The matter of forest fires is urgent, even in Africa

My people where I come from have a saying that when the house is on fire, even the owner enjoys the warmth. This is to say that, despite the calamity, all is not lost.

The proverb is, however, often used in happier occasions. When, say, a bull is being feasted upon, its owner may summon the proverb in that artfully indirect manner of many an African idiom to self-deprecatingly welcome his amused guests. It adds to the cheer.

The saying came to mind with the news that our major forests in Africa, like those in South America’s Amazon, were also on fire.

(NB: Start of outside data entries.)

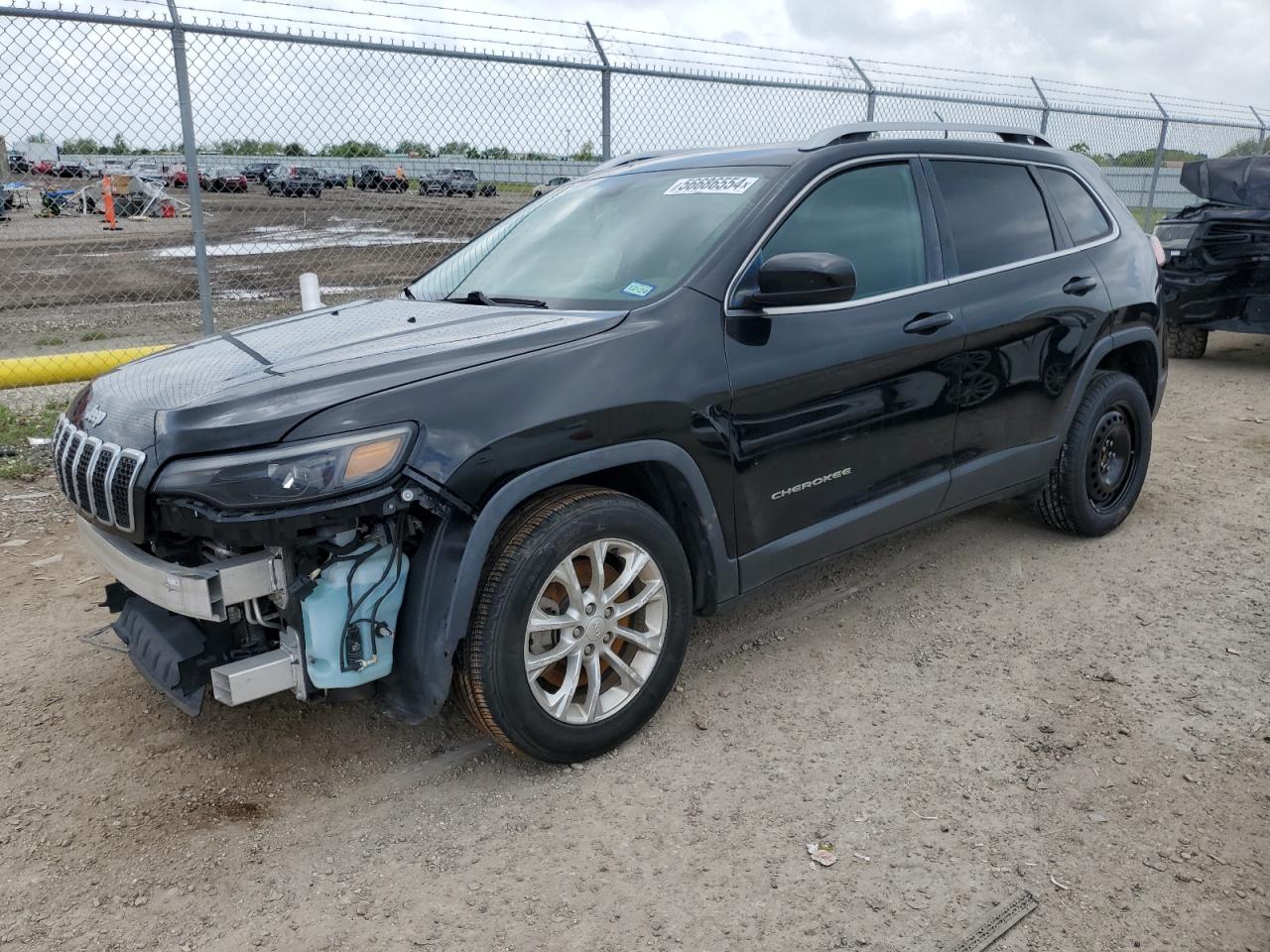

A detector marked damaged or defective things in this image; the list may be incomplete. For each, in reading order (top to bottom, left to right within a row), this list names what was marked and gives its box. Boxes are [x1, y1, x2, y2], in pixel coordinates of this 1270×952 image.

black damaged vehicle [1158, 157, 1264, 357]
damaged front end [67, 416, 446, 715]
black damaged vehicle [55, 123, 1163, 767]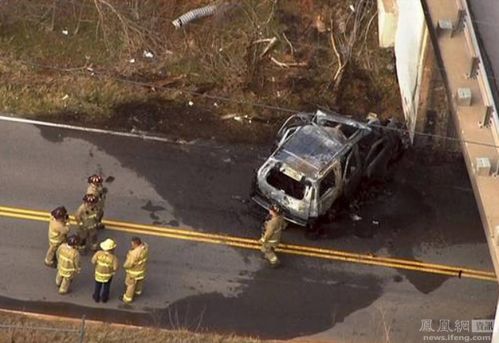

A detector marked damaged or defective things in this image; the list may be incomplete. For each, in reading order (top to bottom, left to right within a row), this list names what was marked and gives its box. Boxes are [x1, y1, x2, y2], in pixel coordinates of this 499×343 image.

burned car [252, 111, 408, 228]
burned car frame [252, 111, 408, 228]
burned car door [320, 163, 344, 216]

I thought that, if its literal meaning was to be applied to the shocking coast-to-coast blaze observed from space, it would have made for quite a cruel metaphor.

Images taken by the US space agency, National Aeronautics and Space Administration (NASA), showed the wildfires spanning the coast of Angola on the Atlantic Ocean through Democratic Republic of Congo and Zambia to the Tanzanian coast on the Indian Ocean.

The images, taken last month over two days, recorded 6,900 fires in Angola and close to 3,395 in DRC, compared to 2,127 in the Amazon.

The scale of fires was surprising to many Africans, given that the continent did not seem to garner as much global attention as the Amazon.

This has to do with the causes of the fires, which explain the difference in scale and threat to the environment as scientists have long observed.

There is consensus that the cause of wildfires in the Amazon often is industrial-scale deforestation as farmers clear the forests to free up arable land to plant, for example, soya used in animal feed.

In contrast, the fire in Africa is applied in slash and burn farming, mostly in the less dense though extensive Miombo forests. The slash and burn is where every year at the end of the dry season, farmers set fire to the bush and use the ashes as fertilizer. This adds to the impact.

The European Space Agency estimates 25-35 per cent of climate-changing greenhouse gas emissions come from biomass burning, which includes cooking and fires that are intentionally set to clear land for farming.

The majority of those fires occur in tropical regions of Africa, as the numbers above show.

The scale of greenhouse emission, however, is not at the level of the Amazon. The tropical forests of Africa have yet to see widespread deforestation driven by industrial-scale agriculture that is transforming parts of the Amazon.

Experts say this may be due, in a large part, to limitations in Africa of existing infrastructure and lack of access to global markets, the two main processes that drive large scale agricultural expansion elsewhere.

It is, however, acknowledged that our forests are not safe. Global economic forces could potentially change the current state of forests in the continent as countries in East Asia, particularly China, seek to expand trade relations with African nations.

It is also acknowledged that the slash and burn practices that need to be better managed. This includes stopping the current rates of deforestation on the continent.

Currently, some African countries are losing forest at a rate of about 2-3 per cent per year, in some countries much faster.

This needs to be stemmed. It, however, is not easy. Remember that forests also support communities, including indigenous communities who traditionally live in them, making it not just a matter of conservation and protection.

Efforts, therefore, should ensure that livelihood options, as well as economic opportunities for the local communities, are developed.

Such a project in Rwanda is training people in bee farming around Gishwati forest as an alternative economic activity. The beneficiaries are grouped in cooperatives in Nyabihu District to help them build alternative livelihoods to logging and animal rearing.

The complexity of the problems means that tackling the underlying causes of deforestation requires collaborative efforts. This is because, as The Economist observes, the processes that force climate change are built into the foundations of the world economy and of geopolitics.

This means that measures to check climate change have to be similarly wide-ranging and all-encompassing.

As is also becoming increasingly clear, the matter is urgent. 

Thus, among the aims of the UN Climate Change Summit that is starting on Monday in New York is to develop ambitious solutions for sustainable agriculture and management of forests and oceans, as well as resilience and adaptation to climate impacts.

As for my people’s proverb, our forests make our home bringing clean air, preserving natural habitats and biodiversity, and protecting our environment. Should they all burn down, I am not sure all would not be lost.

The views expressed in this article  are of the author.